Le Ministère de la Culture engage alors la procédure de classement et commande une étude de faisabilité pour la réutilisation du site. Le 9 novembre 1998 est publié l’arrêté de classement de la Tour Lopez. 

La CAF conteste immédiatement l’arrêté de classement. Le 30 juin 1999, le Tribunal Administratif de Paris annule l’arrêté. Mais le 9 mai 2000, a Cour Administrative d’Appel de Paris annule le jugement en premier ressort. La CAF décide donc de saisir le Conseil d’État. 

Face à cette situation de blocage, et dans l’attente de la décision du Conseil d’État, une conciliation est organisée visant à identifier différentes options de transformation du site. 

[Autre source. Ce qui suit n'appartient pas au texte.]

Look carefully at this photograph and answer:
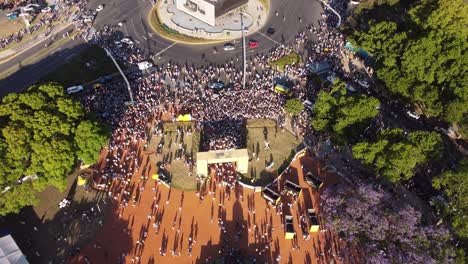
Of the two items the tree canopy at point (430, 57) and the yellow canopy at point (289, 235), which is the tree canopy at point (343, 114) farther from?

Le 29 juillet 2002, le Conseil d’État annule l’arrêté de classement au titre des Monuments Historiques aux motifs suivants : « la pose des pare-soleil en aluminium sur les panneaux de façade et la dégradation de ces panneaux ont profondément altéré l’ouvrage originel » ; « les travaux de réhabilitation envisagés auront pour effet d’altérer profondément, voire de faire disparaître, les éléments faisant l’originalité du bâtiment ».  Décision rarissime et contestable. 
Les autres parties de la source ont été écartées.